Elenco dei compiti:
• A. Ripeti fedelmente la parte del brano di lettura su religione e filosofia che va da "Dunque perché ci" fino a "della sua epoca.".
• B. Nel brano di lettura su religione e filosofia, quale illustre personalità viene nominata tra i fattori della rapida diffusione degli scritti aristotelici all'epoca di Tommaso?

Brano di lettura:
- - -

Al giorno d’oggi, in cui l’uomo è ormai approdato a una visione laica della vita, completamente distaccata dalla religione e dal sapere teologico, come si può conciliare la filosofia di un pensatore cristiano medievale, che ritiene che filosofia e teologia siano semplicemente due facce di una stessa moneta?

Secondo me, bisognerebbe partire dal presupposto del perché esista la religione e perché, fin dall’antichità, l’uomo ha avuto bisogno di credere in uno o più enti soprannaturali. Una reale spiegazione credo che sia impossibile trovarla, ma per me è possibile dimostrare l’esigenza per l’uomo di una religione. Prendiamo in esame due casi: al giorno d’oggi se andiamo in mezzo alle tribù eschimesi, possiamo notare che essi possiedono una loro religione seppur animista, lo stesso vale se andiamo in mezzo alle tribù amazzoniche o a qualsiasi altra popolazione tribale o civilizzata; tutti possiedono una religione e questo è un primo elemento per dimostrare il bisogno religioso dell’uomo. La seconda via riguarda l’analisi storica: se prendiamo in considerazione i nostri antenati, come l’homo sapiens di Neanderthal, o le prime tribù nomadi preistoriche, possedevano anche loro una religione. Quindi appare quasi evidente che l’essere umano, unico dotato di ratio, abbia bisogno di credere in uno o più enti sovrumani.

Dunque perché ci meravigliamo che nel corso della storia parte fondamentale della filosofia sia stata dedicata alla religione? Del resto Tommaso non ha fatto altro che incarnare in modo straordinario la mentalità della sua epoca.

Questa breve precisazione, forse un po’ fuori luogo, aveva semplicemente lo scopo di convincere il lettore che, anche se viviamo ormai in una società che si ritrova quasi al rifiuto della religione, è altrettanto vero che la società occidentale affonda le sue tradizioni nel credo cristiano e involontariamente ne siamo ancora molto influenzati. Quindi è inutile cercare di fuggire dal “mos maiorum”, ma dovremmo piuttosto cercare di conciliare tradizione e innovazione, che è ciò che la Chiesa in questi anni sta cercando di compiere.

Dopotutto è quello che ha fatto Tommaso ai suoi tempi, ha conciliato la tradizione della rivelazione divina con gli scritti aristotelici che in quel periodo, grazie alla formazione delle università e ad illustri personalità come Guglielmo di Moerbeke, si stavano diffondendo con una rapidità impressionante, tanto da essere stati più volte oggetto di censura da parte della Chiesa.

- - -

Voci archiviate:

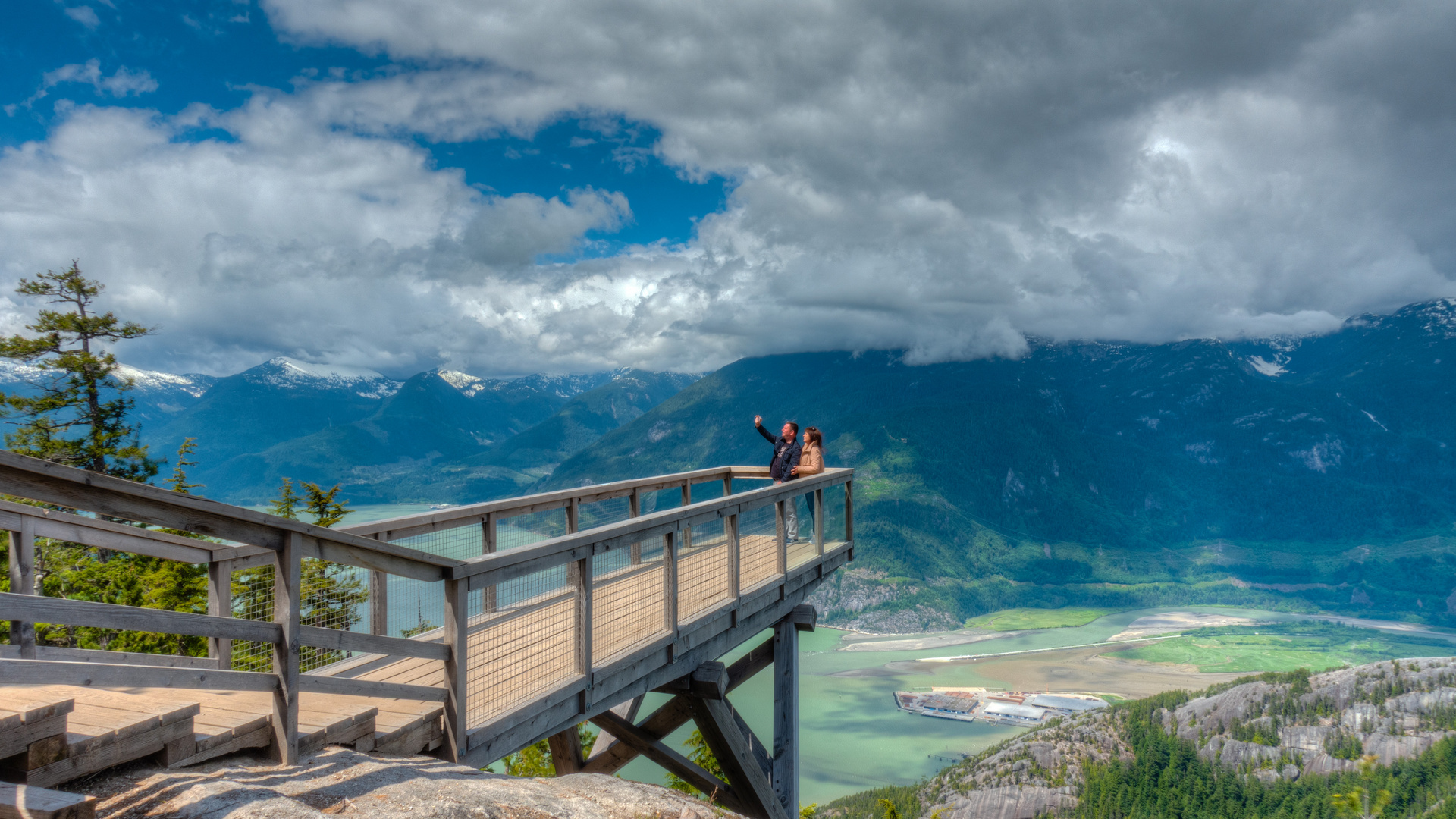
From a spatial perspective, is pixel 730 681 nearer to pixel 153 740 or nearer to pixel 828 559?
pixel 828 559

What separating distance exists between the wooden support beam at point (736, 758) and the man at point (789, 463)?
7.85 ft

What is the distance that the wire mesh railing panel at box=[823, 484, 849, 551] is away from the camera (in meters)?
11.3

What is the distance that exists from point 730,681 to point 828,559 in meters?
2.16

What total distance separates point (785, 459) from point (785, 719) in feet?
11.1

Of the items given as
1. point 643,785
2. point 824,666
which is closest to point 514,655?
point 643,785

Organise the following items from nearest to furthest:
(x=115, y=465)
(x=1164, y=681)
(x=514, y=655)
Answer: (x=514, y=655) → (x=115, y=465) → (x=1164, y=681)

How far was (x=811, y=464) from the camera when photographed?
420 inches

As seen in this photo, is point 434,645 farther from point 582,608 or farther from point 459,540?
point 459,540

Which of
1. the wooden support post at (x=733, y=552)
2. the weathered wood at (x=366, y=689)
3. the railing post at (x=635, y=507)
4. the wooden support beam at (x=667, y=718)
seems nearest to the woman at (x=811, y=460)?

- - -

Risultati per compito:
• A.
Dunque perché ci meravigliamo che nel corso della storia parte fondamentale della filosofia sia stata dedicata alla religione? Del resto Tommaso non ha fatto altro che incarnare in modo straordinario la mentalità della sua epoca.

• B. Guglielmo di Moerbeke.